Written task> Count the lines in the items below that contain the word "separation", matching case exactly, and reply with the number alone.

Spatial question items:
* * * * * * * * *
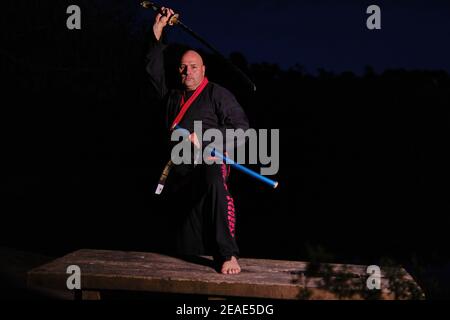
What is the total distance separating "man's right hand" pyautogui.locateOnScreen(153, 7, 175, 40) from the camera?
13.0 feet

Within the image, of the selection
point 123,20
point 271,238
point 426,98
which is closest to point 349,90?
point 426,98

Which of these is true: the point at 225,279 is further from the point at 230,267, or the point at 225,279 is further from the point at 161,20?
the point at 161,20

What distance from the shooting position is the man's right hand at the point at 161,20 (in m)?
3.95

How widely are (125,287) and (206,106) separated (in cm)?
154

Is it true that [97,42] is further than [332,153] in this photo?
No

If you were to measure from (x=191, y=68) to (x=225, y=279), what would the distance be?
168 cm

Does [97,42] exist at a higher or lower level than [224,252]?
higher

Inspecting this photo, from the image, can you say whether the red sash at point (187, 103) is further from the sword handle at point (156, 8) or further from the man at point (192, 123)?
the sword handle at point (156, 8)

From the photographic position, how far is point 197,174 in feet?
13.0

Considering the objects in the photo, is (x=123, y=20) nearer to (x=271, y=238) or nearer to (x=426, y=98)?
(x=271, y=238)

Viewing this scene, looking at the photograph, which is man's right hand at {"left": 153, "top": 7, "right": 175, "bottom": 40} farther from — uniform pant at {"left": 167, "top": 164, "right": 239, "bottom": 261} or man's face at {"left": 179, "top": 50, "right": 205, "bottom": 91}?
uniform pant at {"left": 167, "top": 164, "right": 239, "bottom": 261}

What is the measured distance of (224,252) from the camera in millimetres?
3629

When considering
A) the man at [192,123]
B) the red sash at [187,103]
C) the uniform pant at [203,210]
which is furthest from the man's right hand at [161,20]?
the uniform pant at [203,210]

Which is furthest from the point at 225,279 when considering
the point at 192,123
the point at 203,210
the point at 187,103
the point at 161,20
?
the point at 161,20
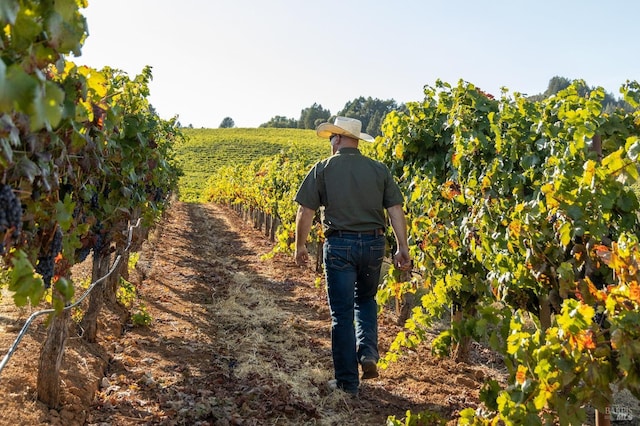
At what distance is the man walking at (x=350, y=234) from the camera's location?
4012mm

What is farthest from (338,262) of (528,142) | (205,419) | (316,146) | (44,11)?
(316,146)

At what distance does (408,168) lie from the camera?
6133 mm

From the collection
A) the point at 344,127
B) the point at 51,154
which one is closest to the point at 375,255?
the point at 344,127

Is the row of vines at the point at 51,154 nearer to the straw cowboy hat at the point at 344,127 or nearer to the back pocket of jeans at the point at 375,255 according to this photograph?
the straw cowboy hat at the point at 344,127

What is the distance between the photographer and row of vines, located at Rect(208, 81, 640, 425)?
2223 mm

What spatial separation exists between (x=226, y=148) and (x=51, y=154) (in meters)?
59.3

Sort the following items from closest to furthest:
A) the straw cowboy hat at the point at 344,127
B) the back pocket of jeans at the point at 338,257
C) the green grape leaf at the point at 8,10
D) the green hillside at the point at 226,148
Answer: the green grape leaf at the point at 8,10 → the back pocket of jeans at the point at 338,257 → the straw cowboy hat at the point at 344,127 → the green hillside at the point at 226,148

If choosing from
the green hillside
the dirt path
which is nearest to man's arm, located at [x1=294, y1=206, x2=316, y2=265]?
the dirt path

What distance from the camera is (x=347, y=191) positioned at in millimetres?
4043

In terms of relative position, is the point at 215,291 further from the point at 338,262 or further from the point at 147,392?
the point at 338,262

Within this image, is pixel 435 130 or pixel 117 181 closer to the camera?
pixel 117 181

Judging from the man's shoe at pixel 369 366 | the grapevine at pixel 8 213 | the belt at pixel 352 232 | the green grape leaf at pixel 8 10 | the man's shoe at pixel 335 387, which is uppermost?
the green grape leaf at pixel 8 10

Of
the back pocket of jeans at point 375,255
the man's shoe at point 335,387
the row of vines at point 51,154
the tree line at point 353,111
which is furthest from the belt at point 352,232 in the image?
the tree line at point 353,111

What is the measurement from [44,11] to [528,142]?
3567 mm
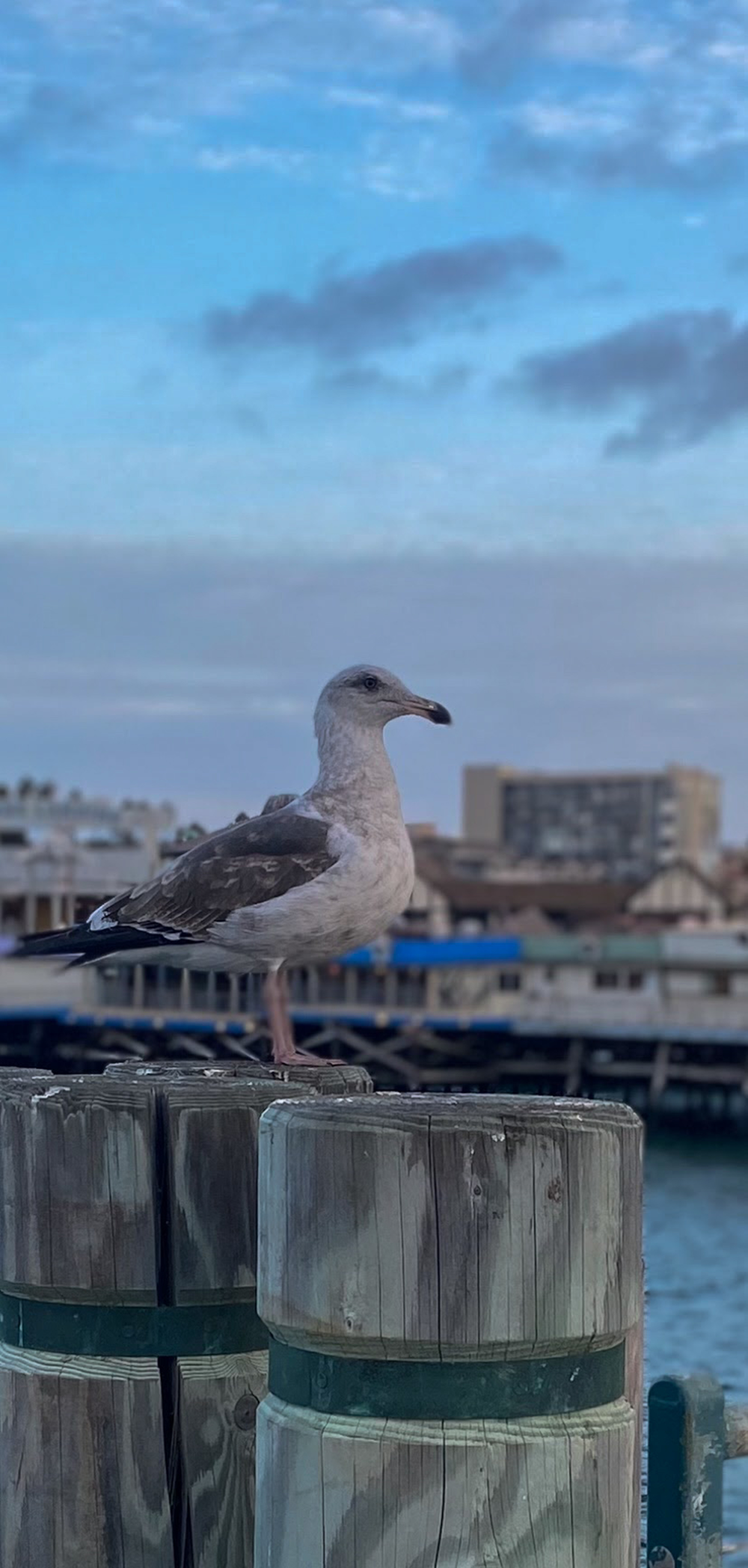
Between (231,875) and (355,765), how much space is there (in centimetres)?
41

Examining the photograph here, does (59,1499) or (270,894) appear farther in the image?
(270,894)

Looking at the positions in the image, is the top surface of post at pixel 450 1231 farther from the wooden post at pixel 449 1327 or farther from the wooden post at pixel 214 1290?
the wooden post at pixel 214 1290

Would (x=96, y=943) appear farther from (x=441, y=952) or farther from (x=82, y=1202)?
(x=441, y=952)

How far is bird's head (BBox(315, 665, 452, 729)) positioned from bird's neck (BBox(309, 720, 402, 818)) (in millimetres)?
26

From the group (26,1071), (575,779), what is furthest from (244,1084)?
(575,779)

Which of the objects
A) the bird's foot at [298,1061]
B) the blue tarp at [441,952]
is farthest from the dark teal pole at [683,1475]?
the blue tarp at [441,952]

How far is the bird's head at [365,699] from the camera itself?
* * * * * * * * *
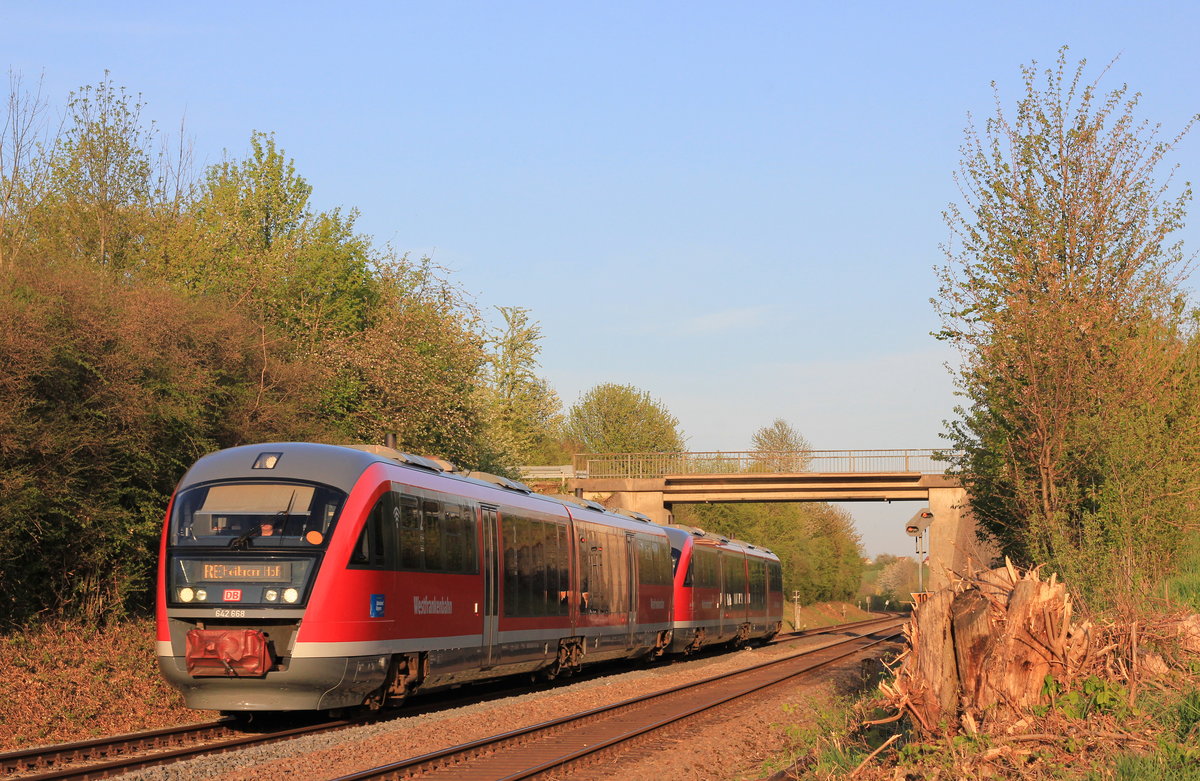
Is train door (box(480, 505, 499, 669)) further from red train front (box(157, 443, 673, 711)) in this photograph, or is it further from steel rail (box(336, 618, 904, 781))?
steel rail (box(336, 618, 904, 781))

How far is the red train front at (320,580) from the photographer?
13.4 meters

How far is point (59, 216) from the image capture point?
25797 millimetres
* * * * * * * * *
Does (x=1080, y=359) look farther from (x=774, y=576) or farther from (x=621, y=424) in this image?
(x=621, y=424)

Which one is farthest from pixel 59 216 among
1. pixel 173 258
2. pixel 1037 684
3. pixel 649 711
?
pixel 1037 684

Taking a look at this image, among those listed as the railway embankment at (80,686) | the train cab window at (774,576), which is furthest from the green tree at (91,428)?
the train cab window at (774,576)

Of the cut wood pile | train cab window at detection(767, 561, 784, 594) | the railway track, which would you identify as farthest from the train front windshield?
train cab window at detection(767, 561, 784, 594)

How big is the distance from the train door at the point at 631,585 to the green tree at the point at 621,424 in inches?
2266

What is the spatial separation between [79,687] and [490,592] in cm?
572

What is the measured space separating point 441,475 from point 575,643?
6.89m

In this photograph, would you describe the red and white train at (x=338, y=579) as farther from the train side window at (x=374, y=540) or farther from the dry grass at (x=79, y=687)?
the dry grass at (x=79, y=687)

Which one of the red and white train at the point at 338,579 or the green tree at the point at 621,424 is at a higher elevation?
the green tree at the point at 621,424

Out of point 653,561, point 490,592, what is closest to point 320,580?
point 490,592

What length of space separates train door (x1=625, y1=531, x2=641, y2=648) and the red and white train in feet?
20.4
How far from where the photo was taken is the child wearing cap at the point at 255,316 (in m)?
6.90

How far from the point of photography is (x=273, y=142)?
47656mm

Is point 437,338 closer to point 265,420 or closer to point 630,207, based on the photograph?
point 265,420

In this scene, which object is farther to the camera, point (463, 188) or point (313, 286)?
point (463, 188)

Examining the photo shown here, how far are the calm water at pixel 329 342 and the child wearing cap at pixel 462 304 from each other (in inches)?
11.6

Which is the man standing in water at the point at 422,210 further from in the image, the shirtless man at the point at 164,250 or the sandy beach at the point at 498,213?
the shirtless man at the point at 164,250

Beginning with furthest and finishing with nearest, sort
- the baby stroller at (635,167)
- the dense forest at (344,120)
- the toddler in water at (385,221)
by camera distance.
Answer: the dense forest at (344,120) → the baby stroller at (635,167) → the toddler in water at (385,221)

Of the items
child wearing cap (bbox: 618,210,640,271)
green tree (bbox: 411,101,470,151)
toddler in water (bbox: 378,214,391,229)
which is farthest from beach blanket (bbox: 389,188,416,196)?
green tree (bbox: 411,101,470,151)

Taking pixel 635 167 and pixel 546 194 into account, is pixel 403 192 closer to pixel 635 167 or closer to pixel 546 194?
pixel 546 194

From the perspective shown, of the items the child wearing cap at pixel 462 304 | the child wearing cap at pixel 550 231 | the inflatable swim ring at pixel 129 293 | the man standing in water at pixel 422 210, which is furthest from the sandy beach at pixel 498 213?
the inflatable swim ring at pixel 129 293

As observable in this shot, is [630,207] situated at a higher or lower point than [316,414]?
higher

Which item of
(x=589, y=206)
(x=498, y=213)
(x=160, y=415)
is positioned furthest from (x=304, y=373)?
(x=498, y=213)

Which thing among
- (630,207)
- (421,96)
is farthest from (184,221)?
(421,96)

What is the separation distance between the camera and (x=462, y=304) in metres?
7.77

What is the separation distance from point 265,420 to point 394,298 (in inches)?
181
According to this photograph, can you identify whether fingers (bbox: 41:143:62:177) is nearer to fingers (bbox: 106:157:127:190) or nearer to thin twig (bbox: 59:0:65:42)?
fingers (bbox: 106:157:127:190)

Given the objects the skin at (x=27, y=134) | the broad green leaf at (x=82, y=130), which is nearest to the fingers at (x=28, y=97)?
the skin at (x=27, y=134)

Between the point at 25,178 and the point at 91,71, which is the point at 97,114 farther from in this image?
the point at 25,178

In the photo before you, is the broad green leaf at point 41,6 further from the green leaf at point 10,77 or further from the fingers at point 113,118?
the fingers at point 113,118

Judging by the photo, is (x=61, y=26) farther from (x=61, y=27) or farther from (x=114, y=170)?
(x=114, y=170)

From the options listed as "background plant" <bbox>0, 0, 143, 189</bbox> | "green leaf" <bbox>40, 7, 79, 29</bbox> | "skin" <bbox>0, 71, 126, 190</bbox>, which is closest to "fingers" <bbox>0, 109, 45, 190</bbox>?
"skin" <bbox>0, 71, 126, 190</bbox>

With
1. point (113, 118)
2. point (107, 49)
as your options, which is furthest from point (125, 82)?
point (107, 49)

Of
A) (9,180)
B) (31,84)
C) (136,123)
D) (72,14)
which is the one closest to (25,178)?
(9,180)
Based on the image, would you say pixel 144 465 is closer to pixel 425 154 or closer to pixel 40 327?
* * * * * * * * *
Written solution> 4